A. People who have this idea that practice is all about sitting merely display their lack of understanding of the complete process that needs to be put in place for the changes that practice brings about. Yes, you can say that of all the parts that go toward making a complete practice, sitting meditation would be the most important part, but sitting will not reach its full potential without the support of the rest of the eightfold path. So it is wrong to think that if you can’t sit you can’t practice. There are many people dedicated to Dharma practice who have difficulty with sitting meditation.

So rather than get disheartened learn to focus on the rest of the path.
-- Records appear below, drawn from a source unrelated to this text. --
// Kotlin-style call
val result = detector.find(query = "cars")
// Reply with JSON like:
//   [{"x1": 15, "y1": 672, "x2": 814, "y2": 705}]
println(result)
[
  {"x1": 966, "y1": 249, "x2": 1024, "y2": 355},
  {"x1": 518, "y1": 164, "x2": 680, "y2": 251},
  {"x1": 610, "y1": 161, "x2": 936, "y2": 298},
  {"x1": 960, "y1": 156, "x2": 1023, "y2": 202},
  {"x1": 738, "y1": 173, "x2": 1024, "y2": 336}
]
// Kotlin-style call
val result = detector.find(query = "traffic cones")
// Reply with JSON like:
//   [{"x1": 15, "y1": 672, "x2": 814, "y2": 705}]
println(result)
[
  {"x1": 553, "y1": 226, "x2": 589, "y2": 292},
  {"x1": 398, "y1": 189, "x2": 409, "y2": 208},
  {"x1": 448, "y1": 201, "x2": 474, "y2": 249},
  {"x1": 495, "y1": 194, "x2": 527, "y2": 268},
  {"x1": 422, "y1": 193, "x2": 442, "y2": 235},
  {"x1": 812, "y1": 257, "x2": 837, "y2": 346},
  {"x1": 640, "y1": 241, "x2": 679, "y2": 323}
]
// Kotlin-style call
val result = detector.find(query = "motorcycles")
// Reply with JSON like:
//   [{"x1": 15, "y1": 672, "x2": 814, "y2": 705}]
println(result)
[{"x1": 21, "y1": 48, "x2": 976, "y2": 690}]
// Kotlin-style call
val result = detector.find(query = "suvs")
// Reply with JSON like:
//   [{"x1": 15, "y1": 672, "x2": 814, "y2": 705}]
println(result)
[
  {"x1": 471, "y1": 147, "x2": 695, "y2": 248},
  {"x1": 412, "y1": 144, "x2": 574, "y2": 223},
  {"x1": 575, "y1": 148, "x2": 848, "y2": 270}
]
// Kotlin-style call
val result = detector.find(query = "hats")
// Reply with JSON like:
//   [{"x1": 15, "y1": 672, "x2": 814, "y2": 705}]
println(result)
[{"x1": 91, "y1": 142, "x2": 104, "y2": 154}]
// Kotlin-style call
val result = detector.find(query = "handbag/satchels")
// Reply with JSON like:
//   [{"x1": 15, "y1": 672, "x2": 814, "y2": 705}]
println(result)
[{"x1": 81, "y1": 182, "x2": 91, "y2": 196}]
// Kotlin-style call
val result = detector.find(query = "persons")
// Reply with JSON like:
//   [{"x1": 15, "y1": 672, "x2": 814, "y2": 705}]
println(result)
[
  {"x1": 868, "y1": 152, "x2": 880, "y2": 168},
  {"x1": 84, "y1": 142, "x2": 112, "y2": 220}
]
Ethical practice is the obvious one to focus on, for it is the gateway into the Dharma. Come to realise that while you are refining this aspect of the path you are cultivating the mind in the same way as sitting practice.

Restraining and containing actions, whether they are your thoughts, words or deeds, is possible only by self-awareness. Putting new thoughts, words and deeds into action is only possible with that same self-awareness. To do this you need application born of concentration and the understanding that your unskilfulness needs to change. Is this not working with the eightfold path of sila, samadhi, and prajna? What meditation practice will bring to this is a deepening of what you are already doing, but fundamentally there is no difference.

If you wish to come to meditation sometime in the future, then adding a devotional practice to an ethical one will help bring you more speedily to that roundedness. Devotional practice helps to soften the heart and introduces us to the side of ourselves that we need to learn to get in contact with in order for the deeper Dharma to arise. Devotional practice usually starts by projecting outwards to Buddhas and Bodhisattvas, but you should soon realise your relationship with this form of external practice is very much conditioned by the inner relationship you have with yourself, and therefore should make you reflect more and more internally.

Change that takes place in practice does not come from the head but rather from a part of us that we are for the most part cut off from, that deep emotional seat buried within our body. It is this that we need to become familiar with, and make friends with all that is contained there. There is little ‘logic’ here. It takes faith and trust, becoming familiar with the reality of Dharma practice – which is the willingness to surrender our profound attachment to the self that imprisons us in our head and creates the restlessness that prevents quiet meditation being possible.Devotional practice allows us to start that process of becoming whole. By combining this with your developing ethical stability and skilful means born of self-awareness, you will be transforming the emotional and mental restlessness that prevents you from sitting now. You will be laying the foundation for a fruitful sitting practice in the near future.